Well, there's a matter worth discussing! :)
Those two articles are very content-filled and make some good points.
I think this thread is also relevant in this context, as it has some good points about Mac's interface.

IMO, the problem with customization, is how much should be allowed.
I'm not for the windows themes idea, where the "modern" theme only has three different colours and you can't even resize the bar, it has to always take 10% of your screen. It bothers me specially that you cannot iconize the tasks, the buttons have to be very large, so as when you open various apps, the taskbar becomes over-crowded, and you can't find anything.
But I'm also against the way litestep works, because the options are so many, that you get completely lost in the first use. I used blackbox for windows for a few years, and I loved it, but i only started using it because when I found it I was in vacations and had time to spare. It took me two weeks to get everything just as i like it, and even after those two weeks, every week I'd find some option that suited me better.

It is true that when you customize anything, it ends up just the way you want it, and in this matter, i don't agree with Jeff Atwood when he mentions that users often use "color combinations that are known to cause reduced readability of screen text". A user that customizes his desktop to have nice effects, and everything non-standard, only likes having everything nice an shiny, he isn't really worried about productivity.

Joel Spolsky mentions the problem with the resize and replacement of the taskbar. The thing is, some people use it in other places other than the bottom and find it very usefull, and in this forum, you can even find someone that uses the bar taking half of the screen, on the right, and set to auto-hide. (sorry, i couldn't find the link)
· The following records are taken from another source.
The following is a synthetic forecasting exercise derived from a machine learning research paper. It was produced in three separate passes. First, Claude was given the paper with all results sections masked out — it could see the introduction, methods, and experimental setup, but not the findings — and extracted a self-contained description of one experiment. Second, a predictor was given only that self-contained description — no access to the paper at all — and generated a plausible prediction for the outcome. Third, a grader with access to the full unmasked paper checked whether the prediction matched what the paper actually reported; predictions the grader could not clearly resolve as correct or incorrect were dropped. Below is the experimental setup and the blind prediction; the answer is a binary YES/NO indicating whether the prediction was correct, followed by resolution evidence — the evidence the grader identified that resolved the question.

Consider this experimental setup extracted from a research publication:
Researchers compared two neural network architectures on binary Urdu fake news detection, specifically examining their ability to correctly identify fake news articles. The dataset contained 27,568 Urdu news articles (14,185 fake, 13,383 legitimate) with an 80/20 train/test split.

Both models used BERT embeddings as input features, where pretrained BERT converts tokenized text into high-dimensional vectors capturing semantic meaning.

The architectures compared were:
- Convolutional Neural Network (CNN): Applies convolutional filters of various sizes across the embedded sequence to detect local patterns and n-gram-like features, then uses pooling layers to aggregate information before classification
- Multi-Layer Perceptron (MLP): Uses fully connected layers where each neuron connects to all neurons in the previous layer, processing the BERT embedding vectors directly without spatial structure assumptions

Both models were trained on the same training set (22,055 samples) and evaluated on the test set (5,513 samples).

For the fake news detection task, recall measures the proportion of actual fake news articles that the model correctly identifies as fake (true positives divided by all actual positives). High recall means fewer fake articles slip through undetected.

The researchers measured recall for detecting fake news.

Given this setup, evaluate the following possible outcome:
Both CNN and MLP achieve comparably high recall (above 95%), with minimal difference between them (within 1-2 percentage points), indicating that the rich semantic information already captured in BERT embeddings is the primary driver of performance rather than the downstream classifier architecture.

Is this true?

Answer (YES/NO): YES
I'm for customization, if it respects these criteria:
1) it has to be easy for the user o try out different configurations
2) there has to be a good and easy to restore "default" configuration
3) customization should mainly aim at adapting the program to the user, in order to improve productivity.

My third point has a problem, though. As mentioned by Jeff Atwood, it makes each person's UI different from the next. So, i add a fourth point:
4) the customization options should always be portable
IMO, the way donationcoder's programs work, is the perfect way. Every program should have it's own .ini configuration file, so as you could just grab your .ini, take it somewhere, and use other people's programs just as if they were your own.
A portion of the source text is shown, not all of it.